--- What is asked ---
Find every line below that contains the string "rect" and copy each of those lines. Case counts.

--- Task input ---
..........
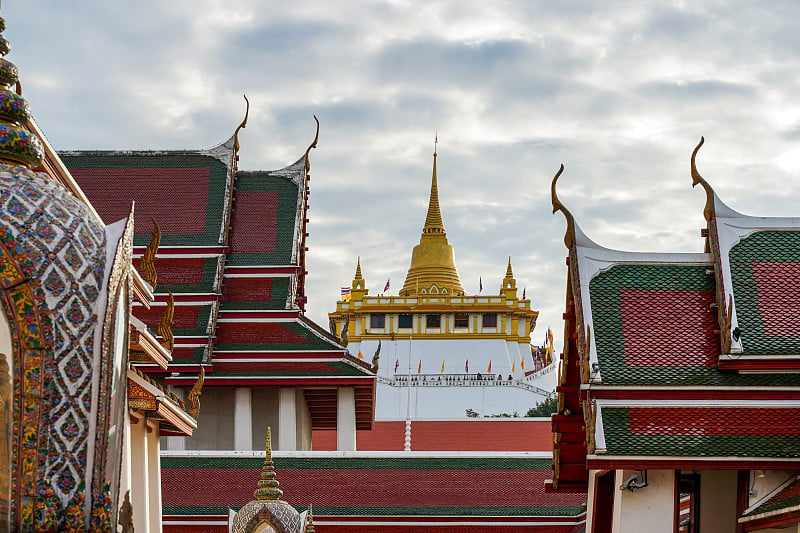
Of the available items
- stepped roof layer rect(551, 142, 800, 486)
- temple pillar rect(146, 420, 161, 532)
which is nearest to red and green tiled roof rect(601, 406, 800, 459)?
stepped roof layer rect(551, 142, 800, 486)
..........
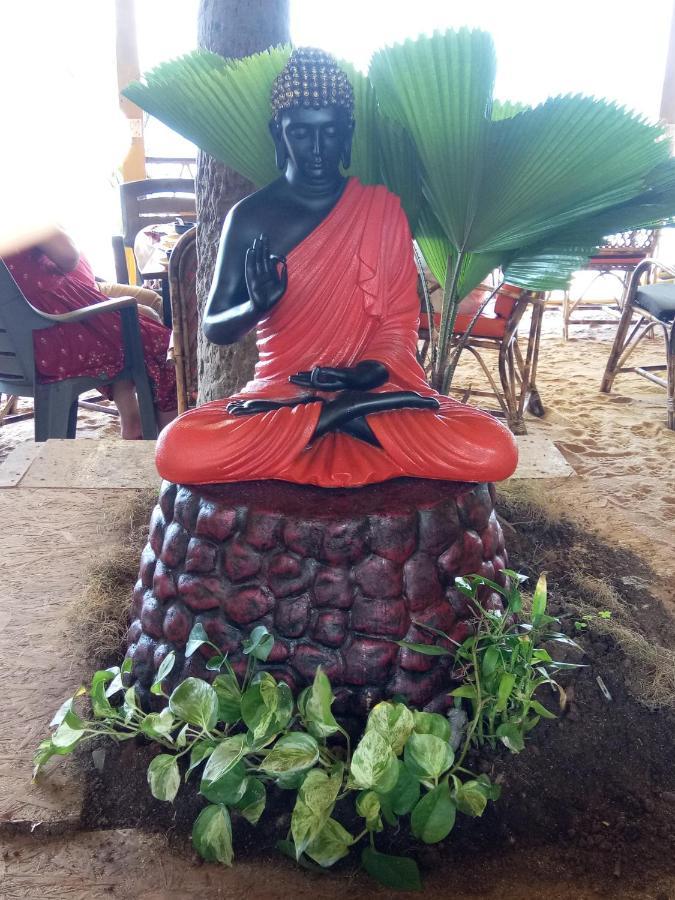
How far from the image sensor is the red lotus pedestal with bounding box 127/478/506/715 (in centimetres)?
..........
--- Output of the task ---
- stepped roof layer rect(551, 142, 800, 486)
- temple pillar rect(146, 420, 161, 532)
which is nearest to red and green tiled roof rect(601, 406, 800, 459)?
stepped roof layer rect(551, 142, 800, 486)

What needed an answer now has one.